In a sudden spurt of inspiration, Scarnivale sang:

“When an umpleby takes a wife​Do you think they mate for life?​Nope, long enough to raise a child.​Then each goes off into the wild.”​
Without missing a beat, Jaspernyck picked up the tale:

“Where do they lair?  Well, no one knows.​A cave?  A den?  Sure, one of those.​A sep'rate place for family:​The mom, the dad, and babe makes three.”*[11]*​
But Scarnivale wasn't willing to give up the last word on the subject.  Plucking the strings of his lute, he continued:  

“But one day, when that babe is grown​And he wanders off on his own​His mom and dad say, 'Well, that's that​No telling where that kid is at.'​The time has come, by then, of course​To grant an umpleby divorce​So mom and dad go separate ways​And look ahead to better days.”​
A chorus of laughter erupted from the crowd.  Jaspernyck kept a smile on his face but was apparently starting to worry that his red-clad opponent was faring better of the two of them.  Willowquisp's scowl told quite readily his thoughts that he had no use for either of the two bards or their silly contest; he'd much rather be able to give his briefing uninterrupted.  Seeing the musical interruptions had once again abated, he continued.

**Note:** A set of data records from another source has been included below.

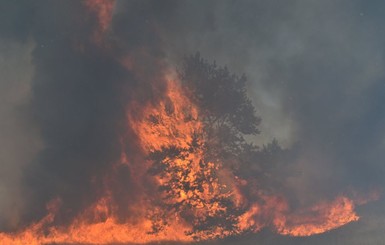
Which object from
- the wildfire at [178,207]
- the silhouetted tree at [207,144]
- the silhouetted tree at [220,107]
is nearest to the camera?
the wildfire at [178,207]

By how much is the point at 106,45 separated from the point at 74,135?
6.00 metres

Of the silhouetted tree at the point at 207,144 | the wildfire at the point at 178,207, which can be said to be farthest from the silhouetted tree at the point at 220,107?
the wildfire at the point at 178,207

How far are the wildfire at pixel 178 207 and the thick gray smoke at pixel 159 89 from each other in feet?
2.67

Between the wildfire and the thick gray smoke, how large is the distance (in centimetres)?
81

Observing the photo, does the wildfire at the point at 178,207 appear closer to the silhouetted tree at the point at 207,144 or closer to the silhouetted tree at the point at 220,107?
the silhouetted tree at the point at 207,144

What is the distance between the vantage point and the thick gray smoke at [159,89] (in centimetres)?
2484

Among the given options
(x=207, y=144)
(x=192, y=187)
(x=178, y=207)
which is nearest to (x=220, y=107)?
(x=207, y=144)

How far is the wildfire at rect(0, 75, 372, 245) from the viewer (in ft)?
75.2

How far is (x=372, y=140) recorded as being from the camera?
31297mm

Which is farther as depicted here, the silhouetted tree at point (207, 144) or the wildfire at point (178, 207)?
the silhouetted tree at point (207, 144)

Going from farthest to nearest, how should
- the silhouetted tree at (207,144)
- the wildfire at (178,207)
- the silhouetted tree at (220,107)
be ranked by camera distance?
the silhouetted tree at (220,107) → the silhouetted tree at (207,144) → the wildfire at (178,207)

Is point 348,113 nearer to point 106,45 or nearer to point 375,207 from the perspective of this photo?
point 375,207

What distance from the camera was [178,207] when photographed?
23.4 metres

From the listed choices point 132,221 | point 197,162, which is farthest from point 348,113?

“Umplebies have a reputation for clumsiness, and in fact are often found bumping into things and tripping and stumbling about, but it is believed this is only due to a decrease in their ability to see clearly when their hair is in their eyes, restricting visibility.  When they are focused upon something – for example, crafting a net from their own hair – they have been shown to have quite an innate dextrousness.  In fact--”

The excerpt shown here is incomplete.